# TO DO
Give back exactly the lines of the material below that start at the line containing "Clase de Yoga al Desnudo" and end at the line containing "ウシ乳さとみ奥さん。性行為は", and no others.

#### DATA EXTRACT

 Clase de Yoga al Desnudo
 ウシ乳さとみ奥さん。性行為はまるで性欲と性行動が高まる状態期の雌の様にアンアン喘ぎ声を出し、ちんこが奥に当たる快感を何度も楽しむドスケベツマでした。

########
#### DATA EXTRACT

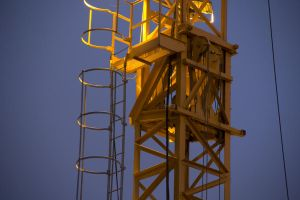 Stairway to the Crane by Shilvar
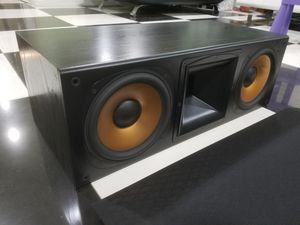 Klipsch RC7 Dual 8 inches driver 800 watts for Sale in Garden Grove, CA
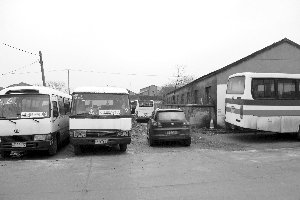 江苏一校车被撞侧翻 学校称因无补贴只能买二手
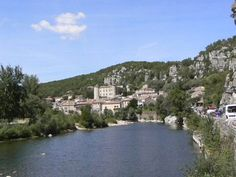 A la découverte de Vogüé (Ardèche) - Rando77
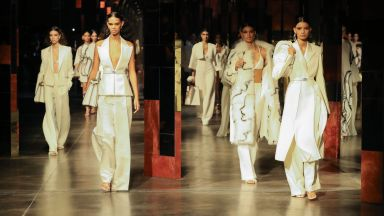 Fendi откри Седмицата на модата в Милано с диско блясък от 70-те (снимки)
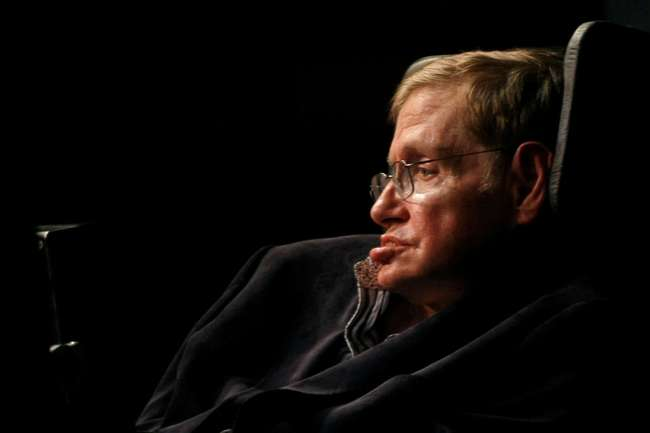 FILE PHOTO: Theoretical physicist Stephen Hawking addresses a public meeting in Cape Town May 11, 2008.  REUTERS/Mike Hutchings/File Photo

########

# RESPONSE
 Clase de Yoga al Desnudo
 ウシ乳さとみ奥さん。性行為はまるで性欲と性行動が高まる状態期の雌の様にアンアン喘ぎ声を出し、ちんこが奥に当たる快感を何度も楽しむドスケベツマでした。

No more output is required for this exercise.